» **AIM OF THE EXERCISE**: Whenever a line of the material contains the string "color", it should be copied.

» **DATA SHOWN**:
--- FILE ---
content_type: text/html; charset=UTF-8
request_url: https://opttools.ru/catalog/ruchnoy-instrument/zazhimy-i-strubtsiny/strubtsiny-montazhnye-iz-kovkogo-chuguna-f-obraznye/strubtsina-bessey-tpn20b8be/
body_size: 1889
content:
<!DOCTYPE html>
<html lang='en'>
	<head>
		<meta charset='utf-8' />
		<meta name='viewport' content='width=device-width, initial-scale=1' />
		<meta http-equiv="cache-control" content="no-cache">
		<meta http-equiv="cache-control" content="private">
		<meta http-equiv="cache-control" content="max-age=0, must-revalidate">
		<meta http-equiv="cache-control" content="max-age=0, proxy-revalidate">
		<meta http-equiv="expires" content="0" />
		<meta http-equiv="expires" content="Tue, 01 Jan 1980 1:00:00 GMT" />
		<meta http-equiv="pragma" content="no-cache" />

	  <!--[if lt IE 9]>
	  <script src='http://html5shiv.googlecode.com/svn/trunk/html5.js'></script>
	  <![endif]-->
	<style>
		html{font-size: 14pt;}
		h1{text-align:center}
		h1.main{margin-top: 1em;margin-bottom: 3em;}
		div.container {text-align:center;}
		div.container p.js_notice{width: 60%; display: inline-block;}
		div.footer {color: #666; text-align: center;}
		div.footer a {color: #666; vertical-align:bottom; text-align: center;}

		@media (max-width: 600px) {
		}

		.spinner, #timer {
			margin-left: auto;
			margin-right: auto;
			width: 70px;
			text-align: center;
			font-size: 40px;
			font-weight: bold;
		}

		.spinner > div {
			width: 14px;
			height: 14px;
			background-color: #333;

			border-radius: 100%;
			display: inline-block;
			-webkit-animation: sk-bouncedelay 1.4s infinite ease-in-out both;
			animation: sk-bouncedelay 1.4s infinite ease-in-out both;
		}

» **SOLUTION TO THIS PROBLEM**:
		div.footer {color: #666; text-align: center;}
		div.footer a {color: #666; vertical-align:bottom; text-align: center;}
			background-color: #333;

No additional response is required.